- **DESCRIPTION OF THE TASK**
Reproduce word for word the lines of the listing below, starting with the line containing "Which sits at" and continuing through the last line of the listing, both ends included.

_ _ _ _ _ _ _

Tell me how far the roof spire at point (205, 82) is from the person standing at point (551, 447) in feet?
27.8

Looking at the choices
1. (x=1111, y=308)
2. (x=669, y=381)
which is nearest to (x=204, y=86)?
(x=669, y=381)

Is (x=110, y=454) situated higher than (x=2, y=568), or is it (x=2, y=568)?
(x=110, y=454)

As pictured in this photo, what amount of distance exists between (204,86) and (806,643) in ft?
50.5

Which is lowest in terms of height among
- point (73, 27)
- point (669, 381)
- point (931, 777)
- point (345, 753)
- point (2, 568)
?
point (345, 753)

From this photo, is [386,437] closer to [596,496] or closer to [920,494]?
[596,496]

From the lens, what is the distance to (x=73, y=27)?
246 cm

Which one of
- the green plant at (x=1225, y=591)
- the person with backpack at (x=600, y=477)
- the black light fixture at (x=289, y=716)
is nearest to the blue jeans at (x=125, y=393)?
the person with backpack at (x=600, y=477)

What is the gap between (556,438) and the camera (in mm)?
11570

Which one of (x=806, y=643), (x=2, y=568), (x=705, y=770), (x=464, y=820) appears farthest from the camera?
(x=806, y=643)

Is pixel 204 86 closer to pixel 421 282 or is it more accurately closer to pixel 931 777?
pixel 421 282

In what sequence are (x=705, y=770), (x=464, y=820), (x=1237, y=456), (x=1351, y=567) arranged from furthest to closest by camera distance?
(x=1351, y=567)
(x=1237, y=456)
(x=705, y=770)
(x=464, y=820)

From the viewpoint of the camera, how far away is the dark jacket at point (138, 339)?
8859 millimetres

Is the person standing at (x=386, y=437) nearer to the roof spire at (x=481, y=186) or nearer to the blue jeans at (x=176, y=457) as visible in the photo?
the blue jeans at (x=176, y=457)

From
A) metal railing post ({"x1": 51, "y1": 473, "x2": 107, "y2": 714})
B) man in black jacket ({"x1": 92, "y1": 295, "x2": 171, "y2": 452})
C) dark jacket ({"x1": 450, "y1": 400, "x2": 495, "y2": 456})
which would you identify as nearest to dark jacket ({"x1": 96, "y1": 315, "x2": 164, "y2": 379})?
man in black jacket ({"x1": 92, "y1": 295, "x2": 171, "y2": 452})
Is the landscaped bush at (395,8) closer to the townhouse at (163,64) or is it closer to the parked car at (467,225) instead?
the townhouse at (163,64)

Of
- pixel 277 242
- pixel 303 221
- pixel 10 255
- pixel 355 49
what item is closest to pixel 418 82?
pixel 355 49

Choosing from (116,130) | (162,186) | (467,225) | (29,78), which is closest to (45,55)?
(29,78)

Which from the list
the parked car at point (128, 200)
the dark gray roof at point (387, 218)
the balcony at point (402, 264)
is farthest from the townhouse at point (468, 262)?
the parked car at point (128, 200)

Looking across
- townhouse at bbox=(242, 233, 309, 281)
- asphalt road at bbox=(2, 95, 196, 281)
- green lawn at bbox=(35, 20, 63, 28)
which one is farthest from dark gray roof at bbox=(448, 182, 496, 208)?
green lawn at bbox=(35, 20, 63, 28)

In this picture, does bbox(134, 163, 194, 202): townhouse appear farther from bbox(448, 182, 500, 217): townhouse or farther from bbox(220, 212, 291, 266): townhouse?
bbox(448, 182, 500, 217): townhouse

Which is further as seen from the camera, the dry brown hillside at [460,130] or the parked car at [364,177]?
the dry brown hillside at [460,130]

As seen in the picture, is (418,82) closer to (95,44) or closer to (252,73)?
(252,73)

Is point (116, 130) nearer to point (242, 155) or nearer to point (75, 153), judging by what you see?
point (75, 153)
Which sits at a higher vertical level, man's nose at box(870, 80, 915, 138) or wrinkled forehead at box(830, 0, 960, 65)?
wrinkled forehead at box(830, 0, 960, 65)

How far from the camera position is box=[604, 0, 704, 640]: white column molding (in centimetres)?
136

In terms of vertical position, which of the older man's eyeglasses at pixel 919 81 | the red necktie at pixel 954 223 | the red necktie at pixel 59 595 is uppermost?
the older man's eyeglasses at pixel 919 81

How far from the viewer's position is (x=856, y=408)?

_ _ _ _ _ _ _

- **TASK RESULT**
Which sits at a higher vertical level, man's nose at box(870, 80, 915, 138) or wrinkled forehead at box(830, 0, 960, 65)?
wrinkled forehead at box(830, 0, 960, 65)

How far from the camera position is box=[604, 0, 704, 640]: white column molding (in centimetres)?
136

In terms of vertical position, which of the older man's eyeglasses at pixel 919 81 | the red necktie at pixel 954 223 | the red necktie at pixel 59 595 is uppermost?
the older man's eyeglasses at pixel 919 81

How far from the viewer's position is (x=856, y=408)?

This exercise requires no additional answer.